We will use MNIST directly from `keras.datasets`

In [None]:
# Get the dataset
(x_train, y_train), (x_test, y_test) = keras.datasets.mnist.load_data()
num_classes = len(np.unique(y_train))
input_shape = x_train.shape[-2:] + (1,)

prepare data for training:
- scale in [0,1]
- transform targets to cateforical

In [None]:
# Scale
x_train = x_train / 255.
x_test = x_test / 255.

# Make sure images have shape (28, 28, 1)
x_train = np.expand_dims(x_train, -1)
x_test = np.expand_dims(x_test, -1)

# convert class vectors to binary class matrices
y_train = keras.utils.to_categorical(y_train, num_classes)
y_test = keras.utils.to_categorical(y_test, num_classes)

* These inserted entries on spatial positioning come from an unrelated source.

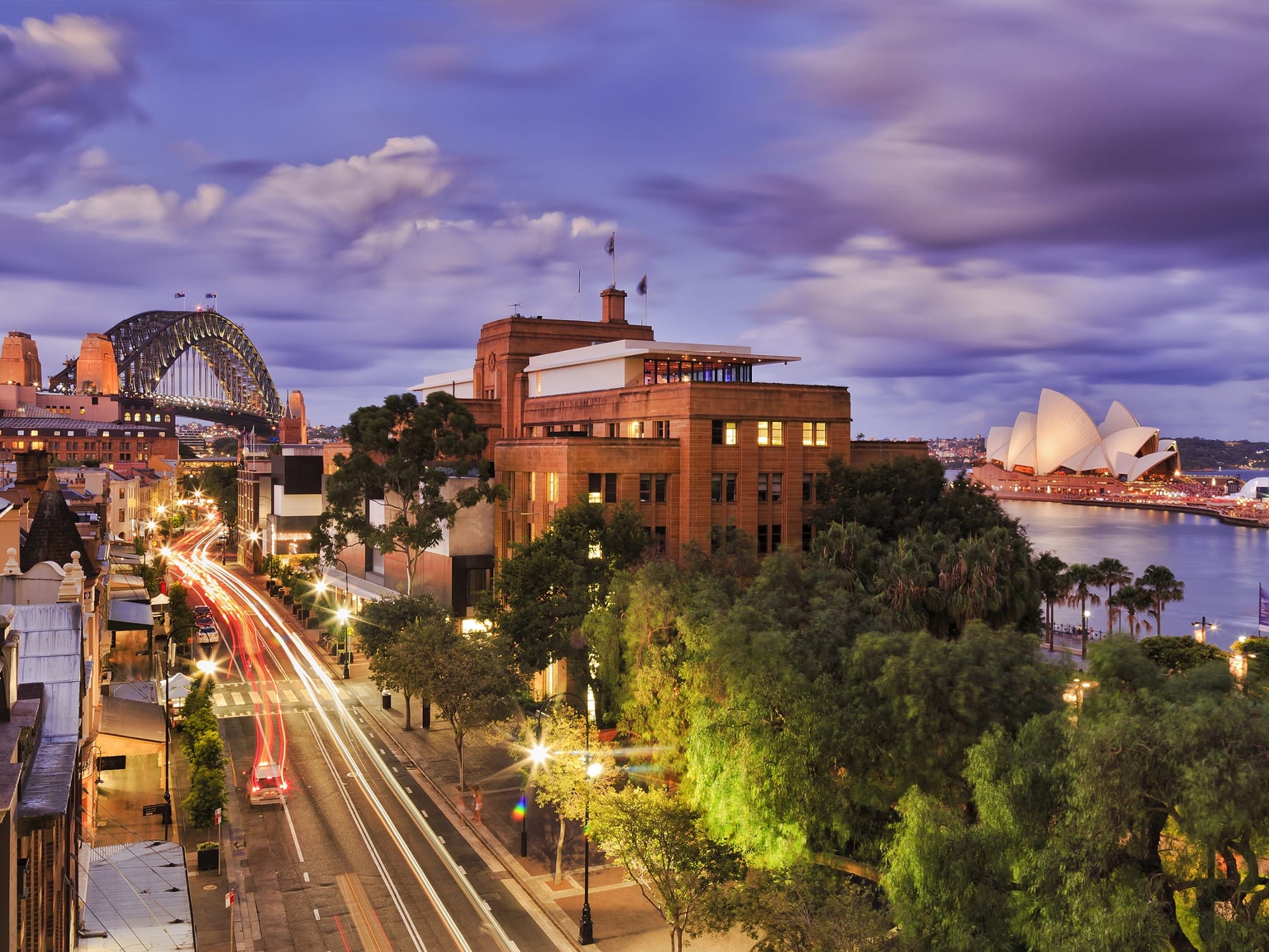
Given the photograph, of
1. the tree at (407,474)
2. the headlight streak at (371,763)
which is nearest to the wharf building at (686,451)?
the tree at (407,474)

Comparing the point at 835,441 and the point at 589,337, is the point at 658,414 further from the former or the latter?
the point at 589,337

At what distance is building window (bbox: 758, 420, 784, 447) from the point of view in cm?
6881

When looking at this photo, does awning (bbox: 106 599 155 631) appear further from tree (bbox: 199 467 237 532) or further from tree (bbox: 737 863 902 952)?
tree (bbox: 199 467 237 532)

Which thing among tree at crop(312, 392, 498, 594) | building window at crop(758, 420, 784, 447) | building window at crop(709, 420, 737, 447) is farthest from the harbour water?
tree at crop(312, 392, 498, 594)

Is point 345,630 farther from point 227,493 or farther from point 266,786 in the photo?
point 227,493

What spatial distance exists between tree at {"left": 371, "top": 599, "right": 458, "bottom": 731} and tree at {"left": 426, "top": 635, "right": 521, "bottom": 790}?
53cm

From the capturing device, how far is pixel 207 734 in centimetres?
4516

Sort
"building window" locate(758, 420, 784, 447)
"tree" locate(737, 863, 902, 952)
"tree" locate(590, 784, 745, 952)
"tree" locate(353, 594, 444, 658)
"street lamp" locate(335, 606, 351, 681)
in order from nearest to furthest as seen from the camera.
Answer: "tree" locate(737, 863, 902, 952) → "tree" locate(590, 784, 745, 952) → "tree" locate(353, 594, 444, 658) → "building window" locate(758, 420, 784, 447) → "street lamp" locate(335, 606, 351, 681)

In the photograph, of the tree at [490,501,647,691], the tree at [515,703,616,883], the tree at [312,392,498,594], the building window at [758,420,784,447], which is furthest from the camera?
the tree at [312,392,498,594]

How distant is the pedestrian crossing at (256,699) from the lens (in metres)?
63.2

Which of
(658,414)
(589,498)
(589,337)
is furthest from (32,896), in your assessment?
(589,337)

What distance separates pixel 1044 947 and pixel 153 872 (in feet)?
74.9

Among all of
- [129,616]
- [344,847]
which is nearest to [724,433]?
[344,847]

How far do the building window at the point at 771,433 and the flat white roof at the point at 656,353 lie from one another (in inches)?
415
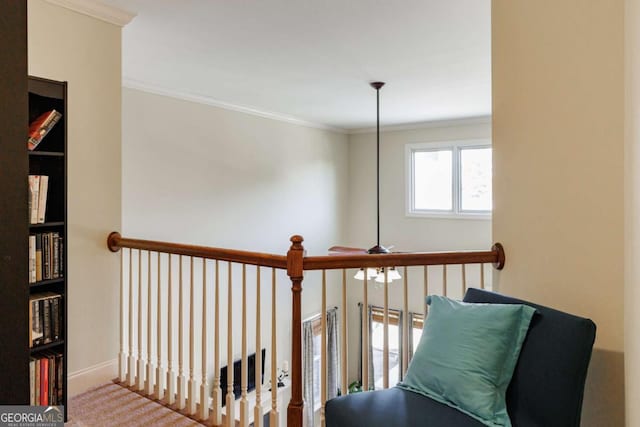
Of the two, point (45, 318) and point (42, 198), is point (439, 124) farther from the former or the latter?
point (45, 318)

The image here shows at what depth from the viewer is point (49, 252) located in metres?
2.11

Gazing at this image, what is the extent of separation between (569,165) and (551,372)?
829 mm

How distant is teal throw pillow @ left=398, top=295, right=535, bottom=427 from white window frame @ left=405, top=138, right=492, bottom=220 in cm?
449

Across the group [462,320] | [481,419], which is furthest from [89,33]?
[481,419]

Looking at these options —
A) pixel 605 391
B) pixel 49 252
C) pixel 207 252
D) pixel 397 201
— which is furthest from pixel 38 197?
pixel 397 201

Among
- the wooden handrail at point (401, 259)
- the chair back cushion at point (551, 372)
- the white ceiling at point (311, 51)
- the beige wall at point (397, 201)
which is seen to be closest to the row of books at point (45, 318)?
the wooden handrail at point (401, 259)

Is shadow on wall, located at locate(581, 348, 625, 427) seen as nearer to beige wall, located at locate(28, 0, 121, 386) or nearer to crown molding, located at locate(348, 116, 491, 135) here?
beige wall, located at locate(28, 0, 121, 386)

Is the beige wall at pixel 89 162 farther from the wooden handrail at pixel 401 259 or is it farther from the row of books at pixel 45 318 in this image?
the wooden handrail at pixel 401 259

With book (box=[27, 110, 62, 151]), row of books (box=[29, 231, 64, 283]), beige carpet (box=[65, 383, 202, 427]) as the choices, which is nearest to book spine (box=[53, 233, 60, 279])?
row of books (box=[29, 231, 64, 283])

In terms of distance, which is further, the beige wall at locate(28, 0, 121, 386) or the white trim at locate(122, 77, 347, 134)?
the white trim at locate(122, 77, 347, 134)

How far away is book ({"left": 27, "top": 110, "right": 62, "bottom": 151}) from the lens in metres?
2.06

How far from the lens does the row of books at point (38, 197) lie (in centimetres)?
204

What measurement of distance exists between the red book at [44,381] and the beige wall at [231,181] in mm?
1888

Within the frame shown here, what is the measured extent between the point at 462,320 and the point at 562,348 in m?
0.34
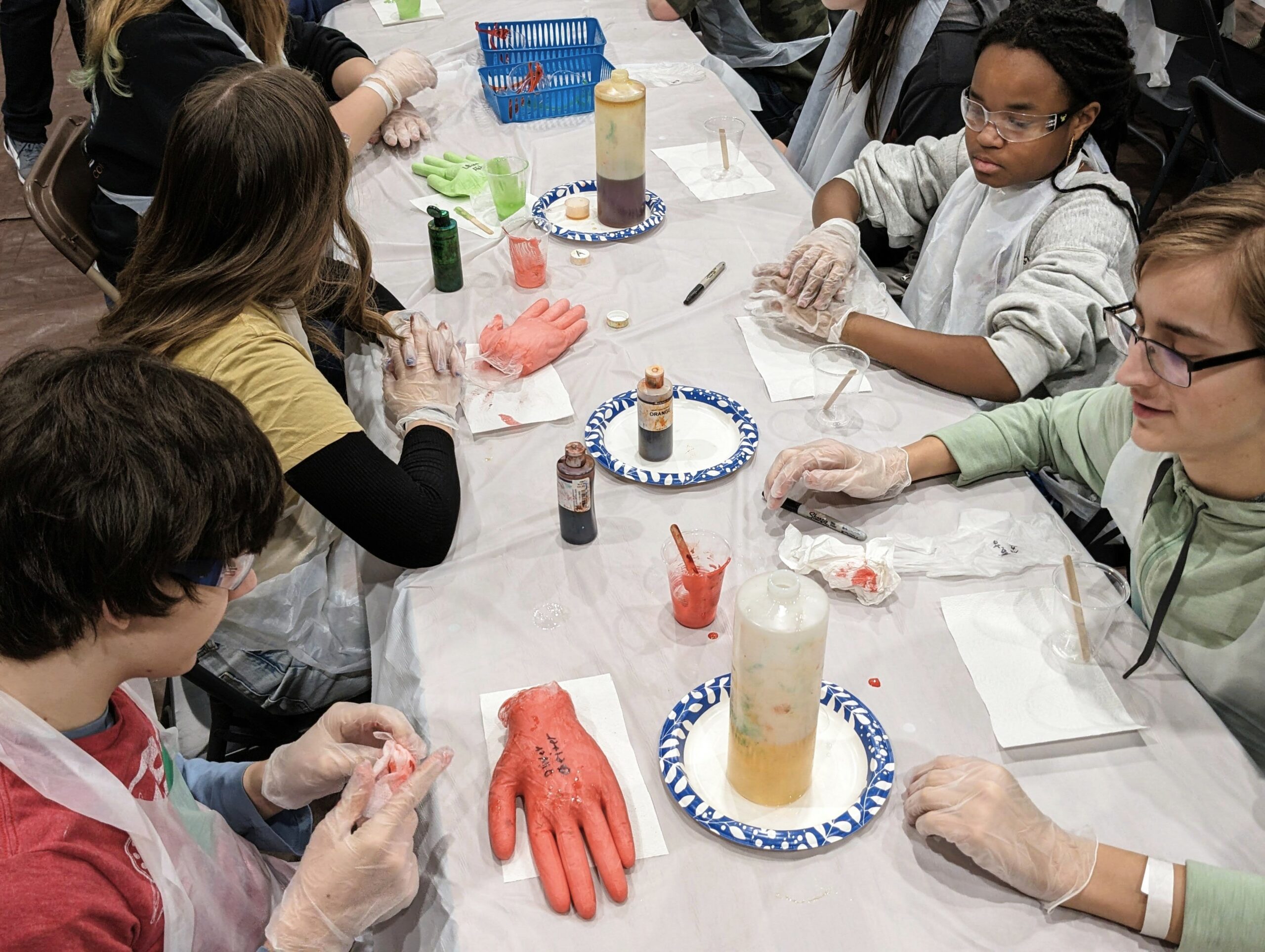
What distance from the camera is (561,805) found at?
3.96 feet

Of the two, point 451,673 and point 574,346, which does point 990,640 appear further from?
point 574,346

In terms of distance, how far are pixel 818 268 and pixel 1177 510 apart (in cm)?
90

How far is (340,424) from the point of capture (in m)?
1.57

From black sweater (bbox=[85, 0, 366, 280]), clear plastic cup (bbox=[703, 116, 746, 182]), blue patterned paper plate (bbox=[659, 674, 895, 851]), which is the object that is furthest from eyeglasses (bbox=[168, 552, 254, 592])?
clear plastic cup (bbox=[703, 116, 746, 182])

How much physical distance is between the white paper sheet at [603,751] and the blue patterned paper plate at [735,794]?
42 mm

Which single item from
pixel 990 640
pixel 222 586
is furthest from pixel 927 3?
pixel 222 586

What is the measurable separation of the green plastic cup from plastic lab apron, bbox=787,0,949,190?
892 millimetres

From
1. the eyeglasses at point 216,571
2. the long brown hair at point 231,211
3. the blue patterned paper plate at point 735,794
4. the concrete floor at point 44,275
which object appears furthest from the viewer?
the concrete floor at point 44,275

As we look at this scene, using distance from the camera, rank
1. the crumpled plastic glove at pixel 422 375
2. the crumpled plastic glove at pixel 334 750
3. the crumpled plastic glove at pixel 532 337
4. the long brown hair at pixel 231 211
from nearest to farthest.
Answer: the crumpled plastic glove at pixel 334 750 → the long brown hair at pixel 231 211 → the crumpled plastic glove at pixel 422 375 → the crumpled plastic glove at pixel 532 337

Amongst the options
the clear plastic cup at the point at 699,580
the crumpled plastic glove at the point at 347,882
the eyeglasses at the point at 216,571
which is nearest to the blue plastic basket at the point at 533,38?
the clear plastic cup at the point at 699,580

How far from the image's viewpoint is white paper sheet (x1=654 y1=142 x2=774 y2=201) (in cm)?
260

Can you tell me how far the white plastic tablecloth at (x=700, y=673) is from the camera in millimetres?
1133

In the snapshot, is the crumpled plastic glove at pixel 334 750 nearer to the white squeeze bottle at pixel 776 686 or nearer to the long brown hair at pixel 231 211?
the white squeeze bottle at pixel 776 686

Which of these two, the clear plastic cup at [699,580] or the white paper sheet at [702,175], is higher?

# 🧠 Define the Model and Training Loop

## 2️⃣ 🏗️ Build a Simple Classifier

In [None]:
def ConvNet(dropout=0.2):
    return keras.Sequential(
    [
        keras.Input(shape=input_shape),
        layers.Conv2D(32, kernel_size=(3, 3), activation="relu"),
        layers.MaxPooling2D(pool_size=(2, 2)),
        layers.Conv2D(64, kernel_size=(3, 3), activation="relu"),
        layers.MaxPooling2D(pool_size=(2, 2)),
        layers.Flatten(),
        layers.Dropout(dropout),
        layers.Dense(num_classes, activation="softmax"),
    ]
)

model = ConvNet()

model.summary()

Model: "sequential_1"
_________________________________________________________________
Layer (type)                 Output Shape              Param #   
conv2d_2 (Conv2D)            (None, 26, 26, 32)        320       
_________________________________________________________________
max_pooling2d_2 (MaxPooling2 (None, 13, 13, 32)        0         
_________________________________________________________________
conv2d_3 (Conv2D)            (None, 11, 11, 64)        18496     
_________________________________________________________________
max_pooling2d_3 (MaxPooling2 (None, 5, 5, 64)          0         
_________________________________________________________________
flatten_1 (Flatten)          (None, 1600)              0         
_________________________________________________________________
dropout_1 (Dropout)          (None, 1600)              0         
_________________________________________________________________
dense_1 (Dense)              (None, 10)               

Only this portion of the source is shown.